第20話 束の間の喜び

 ちょうどそのころ、望月から無銘貞宗を受け取った魁は満面に笑みを浮かべご満悦の体であった。

 魁自身も鬼山家当主として複数の対竜神具を所有している。

 孫六兼元などはその筆頭だが、名刀として世に知られる関の孫六をもってしても、この無銘貞宗ほどの格は有していないと断言できる。

 正しく魁は貞宗の神性に震え上がったといってよい。

 芳崖に言わせれば当然のことで、精霊化を成し遂げた刀とそうでない刀には明白な格の差が生じるものなのだ。

 いかに名刀孫六兼元といえどその例外ではないが、もし優秀な鍛冶主が孫六の魂を精霊化することができれば、たちまちその格は無銘貞宗に匹敵するであろう。あるいはそれを超えることも。

「これならば決して女郎兼光にも引けは取るまい」

 見れば見るほど素晴らしい出来栄えの刀であった。

 かつて女郎兼光選定の儀に参加した経験のある魁は、心からそう信じた。

 むしろ選定の儀に感じた女郎兼光より、この無銘貞宗のほうが格が高いのではあるまいか。

 そう魁が感じたのも無理はない。

 そも、女郎兼光の担い手として箸にも棒にもかからなかった候補になど、兼光が反応するはずもないのだ。

 そういう意味では無銘貞宗のほうが血の継承がない――血筋の者しか真の力を扱うことができない特殊な神具――ために魁にも力がわかりやすいのであろう。

 自分が女郎兼光に見向きもされない塵である、などとは露にも思わず、魁はひとしきり無銘貞宗の美しさに酔った。

「――――その芳崖という爺は今どうしている?」

 しかし貞宗から目を離し、再び望月を見た魁の視線は剣呑で冷気に満ちていた。

「部下に見張らせておりますが、腕の立つ陰陽師の出もおります。ご安心ください」

 まさか森山がすでに裏切っていることなど知らない望月は、得意顔でそう言い切った。

「万が一にも生かして帰すわけにはいかん。ぬかるなよ?」

 すでに魁の思考はこの選定の儀を乗り切った後の工作へと移っていた。

 引退したロートルとはいえ、天目一族に手を出したのだ。

 それが公になれば帝国四家といえどただではすまない。というより確実に潰されるだろう。

 追い詰められていた昨日まではとてもそんなことに構っている余裕はなかった魁だが、こうして無事に助かる見込みが出てきたら急に恐ろしくなってきた魁であった。
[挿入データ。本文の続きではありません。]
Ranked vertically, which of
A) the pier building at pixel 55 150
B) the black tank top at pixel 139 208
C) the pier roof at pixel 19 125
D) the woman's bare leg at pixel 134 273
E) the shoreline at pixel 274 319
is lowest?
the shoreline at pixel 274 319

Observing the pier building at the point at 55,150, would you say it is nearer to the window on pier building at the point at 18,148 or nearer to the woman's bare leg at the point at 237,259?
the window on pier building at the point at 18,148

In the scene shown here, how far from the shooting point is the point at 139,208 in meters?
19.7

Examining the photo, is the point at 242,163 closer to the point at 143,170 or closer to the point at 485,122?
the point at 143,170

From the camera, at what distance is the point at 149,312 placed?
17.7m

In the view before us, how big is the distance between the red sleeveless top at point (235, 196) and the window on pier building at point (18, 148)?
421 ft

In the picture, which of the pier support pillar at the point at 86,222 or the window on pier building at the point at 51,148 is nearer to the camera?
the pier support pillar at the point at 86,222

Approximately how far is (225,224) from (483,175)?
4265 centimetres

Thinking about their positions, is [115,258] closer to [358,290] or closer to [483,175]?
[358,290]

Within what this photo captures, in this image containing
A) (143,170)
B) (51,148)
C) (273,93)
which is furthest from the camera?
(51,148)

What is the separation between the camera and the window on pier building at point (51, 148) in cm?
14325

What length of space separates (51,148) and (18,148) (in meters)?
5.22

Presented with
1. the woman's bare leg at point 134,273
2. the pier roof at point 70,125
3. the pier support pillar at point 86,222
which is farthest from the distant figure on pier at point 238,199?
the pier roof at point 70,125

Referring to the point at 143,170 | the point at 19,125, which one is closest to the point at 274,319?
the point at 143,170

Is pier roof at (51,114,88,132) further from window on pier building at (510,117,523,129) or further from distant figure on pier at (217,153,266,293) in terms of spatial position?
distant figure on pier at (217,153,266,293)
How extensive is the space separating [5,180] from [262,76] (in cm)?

「そうですな……件の陰陽師くずれは鬼山家の子飼いというわけでもありませんし……奴にもろもろ被せてしまいましょうか」

 もし森山が聞いていたら、自分の決断の正しさに快哉を叫んだかもしれない。

 望月はこの機会に将来自分の立場を脅かしうる森山を生贄として排除するつもりであった。
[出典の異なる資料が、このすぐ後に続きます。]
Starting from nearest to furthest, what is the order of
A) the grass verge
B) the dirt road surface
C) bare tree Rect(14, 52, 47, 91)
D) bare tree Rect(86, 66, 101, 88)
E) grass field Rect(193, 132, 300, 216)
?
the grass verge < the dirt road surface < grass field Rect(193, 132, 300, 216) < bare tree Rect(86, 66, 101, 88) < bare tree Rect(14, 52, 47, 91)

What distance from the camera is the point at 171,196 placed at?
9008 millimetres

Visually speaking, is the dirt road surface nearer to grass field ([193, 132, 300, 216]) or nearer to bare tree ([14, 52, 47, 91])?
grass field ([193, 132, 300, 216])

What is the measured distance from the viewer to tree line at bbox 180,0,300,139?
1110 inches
 傍流とはいえ、土御門家の流れを汲むのだから、鬼山家の繋がりさえ抹消できれば疑いの目は土御門一門に向くであろう。

 もともと森山はそうしたスケープゴートとして期待されていた。まさに間一髪で森山は破滅を免れていたのである。

「奴に手を下させたあとは、こちらで自害したように見せかけましょう。警察のほうはなにとぞ」

「ああ、警視庁には多く友人がいる。外面さえ整えておけば問題あるまい」

 明日には身の破滅か、と危惧していた二人はようやく肩の荷を下ろしたようににやりと笑った。

「選定の儀を乗り越えれば、さすがにそれ以上の手出しはできないでしょう」

「うむ、あとは予備役編入さえ免れることができれば、巻き返しはそれほど難しいことではない」

 海軍省法務局長の座は惜しいが、鬼山家当主をいつまでも無役でおけるはずがないのだ。

 ありあまる資金をもってすれば、そう遠くない未来に遅れた出世を取り戻すことができるであろう。

「だが、いつまでも神器が行方不明というのは問題だな…………」

 女郎兼光ほどの神器は替えが利かない。

 そう考えていた魁だが、こうして無銘貞宗を手に入れてみれば、あの女郎兼光にも引けを取らない格と力を感じるではないか。

 もしかしたら力量ある鍛冶主であれば、神器のレプリカを作成することも可能なのではないのか?

 あるいは芳崖を手駒にできれば、女郎兼光のフェイクを作らせることもまた可能であるかもしれない。

 そうすれば、今度こそ魁は仮初の当主などではなく、本物の当主として君臨することができるはずだ。

「――――望月」

「はい」

「あの老人を…………いや、必ず殺せ」

「間違いなく」

 一瞬芳崖を殺さず助けようと考えて魁は思い直した。

 危うい橋を渡るのは一度だけでいい。

 もう二度と、先日のような屈辱を味わう危険を犯す覚悟は魁にはなかった。よくも悪くもプライドは高いが小心者な魁である。

「全ては――――明日を乗り切ってからだ」

 そして復讐を完遂するまで、あの将暉の鉄面皮を剥がすまで、いつか自分を鬼山家の真の当主と認めさせるまで、破滅するわけにはいかないのだから。